● PROBLEM TO SOLVE:
Of all the lines in the entries below, give again exactly those starting at the line containing "United States, site lebec_CA-28." and ending at the line containing "Vietnam;Lao, site loc_0100, 2018-10-25", both ends included, and no others.

● Data entries:

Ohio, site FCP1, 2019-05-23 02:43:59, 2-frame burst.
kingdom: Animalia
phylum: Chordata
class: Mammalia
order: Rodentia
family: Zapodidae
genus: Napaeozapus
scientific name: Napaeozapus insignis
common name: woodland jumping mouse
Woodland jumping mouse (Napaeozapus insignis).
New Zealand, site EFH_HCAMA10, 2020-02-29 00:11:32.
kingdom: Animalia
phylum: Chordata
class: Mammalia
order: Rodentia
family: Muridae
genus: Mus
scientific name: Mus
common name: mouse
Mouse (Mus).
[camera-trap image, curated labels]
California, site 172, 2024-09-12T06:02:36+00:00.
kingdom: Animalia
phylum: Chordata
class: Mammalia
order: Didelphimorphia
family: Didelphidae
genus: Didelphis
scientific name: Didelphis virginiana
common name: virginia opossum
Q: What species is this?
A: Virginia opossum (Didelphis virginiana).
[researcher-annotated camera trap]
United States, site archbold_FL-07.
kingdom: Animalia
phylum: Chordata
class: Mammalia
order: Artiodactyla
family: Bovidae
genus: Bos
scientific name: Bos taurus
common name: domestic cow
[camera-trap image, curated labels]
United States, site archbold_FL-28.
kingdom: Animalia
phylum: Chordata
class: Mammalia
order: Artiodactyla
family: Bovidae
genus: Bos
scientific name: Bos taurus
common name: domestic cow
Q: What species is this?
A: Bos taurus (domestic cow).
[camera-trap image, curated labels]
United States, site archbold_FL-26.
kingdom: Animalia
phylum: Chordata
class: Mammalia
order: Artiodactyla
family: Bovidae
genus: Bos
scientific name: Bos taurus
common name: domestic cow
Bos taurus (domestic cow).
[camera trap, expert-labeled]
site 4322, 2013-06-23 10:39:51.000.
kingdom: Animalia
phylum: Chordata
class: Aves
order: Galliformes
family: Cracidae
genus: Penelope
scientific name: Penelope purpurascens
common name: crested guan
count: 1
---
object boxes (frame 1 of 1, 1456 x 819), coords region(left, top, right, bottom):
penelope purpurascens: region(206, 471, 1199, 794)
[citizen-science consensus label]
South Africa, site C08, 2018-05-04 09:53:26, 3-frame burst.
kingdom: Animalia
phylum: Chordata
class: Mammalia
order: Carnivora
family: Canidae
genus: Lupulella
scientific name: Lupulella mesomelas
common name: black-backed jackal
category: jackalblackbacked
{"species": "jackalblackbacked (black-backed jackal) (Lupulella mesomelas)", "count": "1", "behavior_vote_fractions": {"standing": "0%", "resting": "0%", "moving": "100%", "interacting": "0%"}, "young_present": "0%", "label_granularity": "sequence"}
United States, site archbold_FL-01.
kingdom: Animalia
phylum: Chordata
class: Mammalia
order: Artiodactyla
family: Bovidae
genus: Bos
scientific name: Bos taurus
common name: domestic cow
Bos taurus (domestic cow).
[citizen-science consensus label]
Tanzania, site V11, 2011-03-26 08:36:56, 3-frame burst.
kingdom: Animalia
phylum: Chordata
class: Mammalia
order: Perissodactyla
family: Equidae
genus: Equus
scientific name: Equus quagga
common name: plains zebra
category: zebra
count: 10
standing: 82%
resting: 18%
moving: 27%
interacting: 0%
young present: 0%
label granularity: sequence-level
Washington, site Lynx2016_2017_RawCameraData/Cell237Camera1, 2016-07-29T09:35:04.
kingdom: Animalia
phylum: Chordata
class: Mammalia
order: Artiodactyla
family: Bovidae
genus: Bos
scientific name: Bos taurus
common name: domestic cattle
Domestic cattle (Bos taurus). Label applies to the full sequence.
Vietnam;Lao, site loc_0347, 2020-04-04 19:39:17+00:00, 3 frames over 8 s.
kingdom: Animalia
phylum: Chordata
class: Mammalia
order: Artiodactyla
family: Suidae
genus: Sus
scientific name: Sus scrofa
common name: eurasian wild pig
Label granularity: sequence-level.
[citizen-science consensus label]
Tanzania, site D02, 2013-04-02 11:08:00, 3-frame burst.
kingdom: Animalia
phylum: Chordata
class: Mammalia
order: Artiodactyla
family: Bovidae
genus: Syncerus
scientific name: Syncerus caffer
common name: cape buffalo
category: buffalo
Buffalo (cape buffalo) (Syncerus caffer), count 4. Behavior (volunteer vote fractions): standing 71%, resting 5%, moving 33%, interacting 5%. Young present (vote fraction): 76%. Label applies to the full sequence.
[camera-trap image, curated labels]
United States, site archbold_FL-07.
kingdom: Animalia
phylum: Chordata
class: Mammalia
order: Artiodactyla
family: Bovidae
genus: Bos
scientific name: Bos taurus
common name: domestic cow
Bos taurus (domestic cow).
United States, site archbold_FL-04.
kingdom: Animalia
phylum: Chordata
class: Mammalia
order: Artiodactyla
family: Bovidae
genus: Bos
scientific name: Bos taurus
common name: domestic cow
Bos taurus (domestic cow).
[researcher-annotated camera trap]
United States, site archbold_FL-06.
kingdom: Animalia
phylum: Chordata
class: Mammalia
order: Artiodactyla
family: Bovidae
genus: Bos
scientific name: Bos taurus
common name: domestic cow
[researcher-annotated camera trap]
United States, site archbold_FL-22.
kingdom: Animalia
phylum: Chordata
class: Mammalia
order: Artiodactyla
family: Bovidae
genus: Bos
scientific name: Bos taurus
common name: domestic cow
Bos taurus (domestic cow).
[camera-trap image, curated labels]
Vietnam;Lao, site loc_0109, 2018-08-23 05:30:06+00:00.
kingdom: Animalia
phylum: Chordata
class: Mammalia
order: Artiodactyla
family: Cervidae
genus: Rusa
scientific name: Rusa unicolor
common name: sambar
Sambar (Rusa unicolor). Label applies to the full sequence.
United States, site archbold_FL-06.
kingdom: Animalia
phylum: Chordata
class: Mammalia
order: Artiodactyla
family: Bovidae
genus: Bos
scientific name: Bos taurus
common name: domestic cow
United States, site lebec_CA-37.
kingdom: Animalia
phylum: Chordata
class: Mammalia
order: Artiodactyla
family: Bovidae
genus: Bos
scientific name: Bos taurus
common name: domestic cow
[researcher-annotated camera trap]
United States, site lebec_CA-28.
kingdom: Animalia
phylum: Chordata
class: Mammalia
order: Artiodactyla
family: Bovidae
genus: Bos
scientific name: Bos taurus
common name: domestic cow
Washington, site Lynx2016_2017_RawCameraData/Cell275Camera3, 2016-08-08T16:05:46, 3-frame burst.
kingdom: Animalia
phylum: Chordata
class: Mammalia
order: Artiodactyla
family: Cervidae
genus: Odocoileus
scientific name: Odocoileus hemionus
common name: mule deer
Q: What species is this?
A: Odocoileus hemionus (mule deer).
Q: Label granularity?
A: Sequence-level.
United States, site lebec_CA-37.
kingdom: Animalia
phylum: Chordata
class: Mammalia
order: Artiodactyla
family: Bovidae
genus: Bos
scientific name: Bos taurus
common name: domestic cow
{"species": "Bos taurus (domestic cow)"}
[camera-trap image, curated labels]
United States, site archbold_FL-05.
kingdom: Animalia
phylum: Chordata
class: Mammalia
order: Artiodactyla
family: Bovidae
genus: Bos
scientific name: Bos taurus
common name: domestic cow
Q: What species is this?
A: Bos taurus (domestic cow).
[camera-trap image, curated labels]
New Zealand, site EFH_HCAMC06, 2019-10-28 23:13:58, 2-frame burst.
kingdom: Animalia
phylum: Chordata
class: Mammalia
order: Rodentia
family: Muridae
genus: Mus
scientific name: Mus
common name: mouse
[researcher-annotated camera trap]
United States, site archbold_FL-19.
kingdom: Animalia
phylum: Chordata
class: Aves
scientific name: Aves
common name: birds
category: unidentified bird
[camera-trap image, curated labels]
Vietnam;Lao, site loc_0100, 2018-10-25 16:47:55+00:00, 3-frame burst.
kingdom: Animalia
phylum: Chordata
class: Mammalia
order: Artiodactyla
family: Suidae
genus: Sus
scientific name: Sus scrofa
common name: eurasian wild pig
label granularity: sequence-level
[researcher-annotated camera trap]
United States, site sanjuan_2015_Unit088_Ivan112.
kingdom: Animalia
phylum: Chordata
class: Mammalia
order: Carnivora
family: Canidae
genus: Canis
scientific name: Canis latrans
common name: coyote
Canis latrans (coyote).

● RESULT BELOW:
United States, site lebec_CA-28.
kingdom: Animalia
phylum: Chordata
class: Mammalia
order: Artiodactyla
family: Bovidae
genus: Bos
scientific name: Bos taurus
common name: domestic cow
Washington, site Lynx2016_2017_RawCameraData/Cell275Camera3, 2016-08-08T16:05:46, 3-frame burst.
kingdom: Animalia
phylum: Chordata
class: Mammalia
order: Artiodactyla
family: Cervidae
genus: Odocoileus
scientific name: Odocoileus hemionus
common name: mule deer
Q: What species is this?
A: Odocoileus hemionus (mule deer).
Q: Label granularity?
A: Sequence-level.
United States, site lebec_CA-37.
kingdom: Animalia
phylum: Chordata
class: Mammalia
order: Artiodactyla
family: Bovidae
genus: Bos
scientific name: Bos taurus
common name: domestic cow
{"species": "Bos taurus (domestic cow)"}
[camera-trap image, curated labels]
United States, site archbold_FL-05.
kingdom: Animalia
phylum: Chordata
class: Mammalia
order: Artiodactyla
family: Bovidae
genus: Bos
scientific name: Bos taurus
common name: domestic cow
Q: What species is this?
A: Bos taurus (domestic cow).
[camera-trap image, curated labels]
New Zealand, site EFH_HCAMC06, 2019-10-28 23:13:58, 2-frame burst.
kingdom: Animalia
phylum: Chordata
class: Mammalia
order: Rodentia
family: Muridae
genus: Mus
scientific name: Mus
common name: mouse
[researcher-annotated camera trap]
United States, site archbold_FL-19.
kingdom: Animalia
phylum: Chordata
class: Aves
scientific name: Aves
common name: birds
category: unidentified bird
[camera-trap image, curated labels]
Vietnam;Lao, site loc_0100, 2018-10-25 16:47:55+00:00, 3-frame burst.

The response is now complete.